---- INFORMATION SUPPLIED

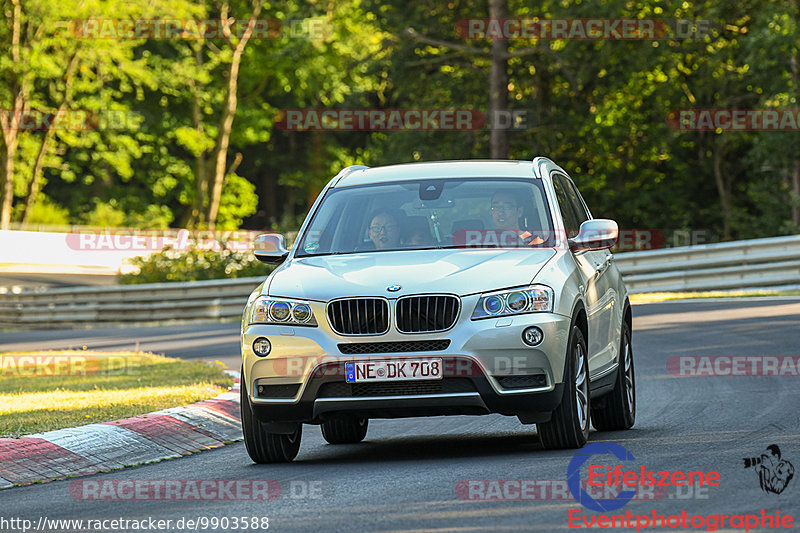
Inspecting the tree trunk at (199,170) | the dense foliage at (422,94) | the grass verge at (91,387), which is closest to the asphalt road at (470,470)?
the grass verge at (91,387)

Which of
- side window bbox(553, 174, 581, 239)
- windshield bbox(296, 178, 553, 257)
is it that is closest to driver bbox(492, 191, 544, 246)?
windshield bbox(296, 178, 553, 257)

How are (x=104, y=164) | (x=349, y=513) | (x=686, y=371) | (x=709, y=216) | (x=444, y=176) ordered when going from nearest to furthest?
(x=349, y=513)
(x=444, y=176)
(x=686, y=371)
(x=709, y=216)
(x=104, y=164)

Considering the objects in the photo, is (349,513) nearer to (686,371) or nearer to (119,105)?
(686,371)

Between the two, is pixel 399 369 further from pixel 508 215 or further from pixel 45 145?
pixel 45 145

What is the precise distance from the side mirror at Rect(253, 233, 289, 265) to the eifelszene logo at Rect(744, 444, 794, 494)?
337cm

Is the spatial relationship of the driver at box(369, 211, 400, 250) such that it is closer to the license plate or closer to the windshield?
the windshield

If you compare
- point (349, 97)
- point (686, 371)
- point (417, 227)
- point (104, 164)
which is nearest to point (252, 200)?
point (104, 164)

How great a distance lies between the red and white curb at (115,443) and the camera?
8.56m

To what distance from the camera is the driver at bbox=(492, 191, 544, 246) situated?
9094 millimetres

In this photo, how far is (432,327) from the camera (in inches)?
317

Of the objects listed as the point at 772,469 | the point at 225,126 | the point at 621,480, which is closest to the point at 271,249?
the point at 621,480

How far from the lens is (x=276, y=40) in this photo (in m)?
62.0

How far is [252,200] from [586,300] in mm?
58877

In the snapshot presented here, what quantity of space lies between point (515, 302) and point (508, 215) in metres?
1.20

--------

◆ GIVEN EXERCISE
Copy all of the items above with each occurrence of "closest to" replaced by "nearest to" and everything else unchanged, leaving out the pictures.

◆ COMPLETE RESPONSE
Inspecting the tree trunk at (199,170) | the dense foliage at (422,94) | the grass verge at (91,387), which is nearest to the asphalt road at (470,470)?
the grass verge at (91,387)

Which of
- side window bbox(553, 174, 581, 239)
- windshield bbox(296, 178, 553, 257)
is it that is nearest to driver bbox(492, 191, 544, 246)?
windshield bbox(296, 178, 553, 257)

How are (x=104, y=164) | (x=349, y=513) | (x=686, y=371) | (x=709, y=216) | (x=444, y=176) ordered when going from nearest to furthest?
(x=349, y=513)
(x=444, y=176)
(x=686, y=371)
(x=709, y=216)
(x=104, y=164)

Considering the objects in the photo, is (349,513) nearer to (686,371) or nearer to (119,105)?
(686,371)

Between the two, is pixel 399 369 further from pixel 508 215 or further from pixel 45 145?
pixel 45 145

What is the precise distance from the side mirror at Rect(253, 233, 289, 265) to the eifelszene logo at Rect(744, 444, 794, 494)?
337cm

Is the spatial relationship of the driver at box(369, 211, 400, 250) such that it is closer to the license plate or closer to the windshield?
the windshield

If you compare
- point (349, 97)
- point (686, 371)
- point (417, 227)
- point (104, 164)
which is nearest to point (252, 200)?
point (104, 164)

How great a distance lies between the red and white curb at (115,443) and the camera?
8.56m

To what distance from the camera is the driver at bbox=(492, 191, 544, 246) situated?
9094 millimetres

In this photo, how far is (432,327) from the camera (in inches)?
317

Of the objects listed as the point at 772,469 | the point at 225,126 | the point at 621,480, which is nearest to the point at 271,249?
the point at 621,480

How far from the lens is (x=276, y=40) in this photo (in m)?
62.0

How far is [252,200] from [586,300] in mm?
58877

In the snapshot presented here, what quantity of space lies between point (515, 302) and point (508, 215) in metres?
1.20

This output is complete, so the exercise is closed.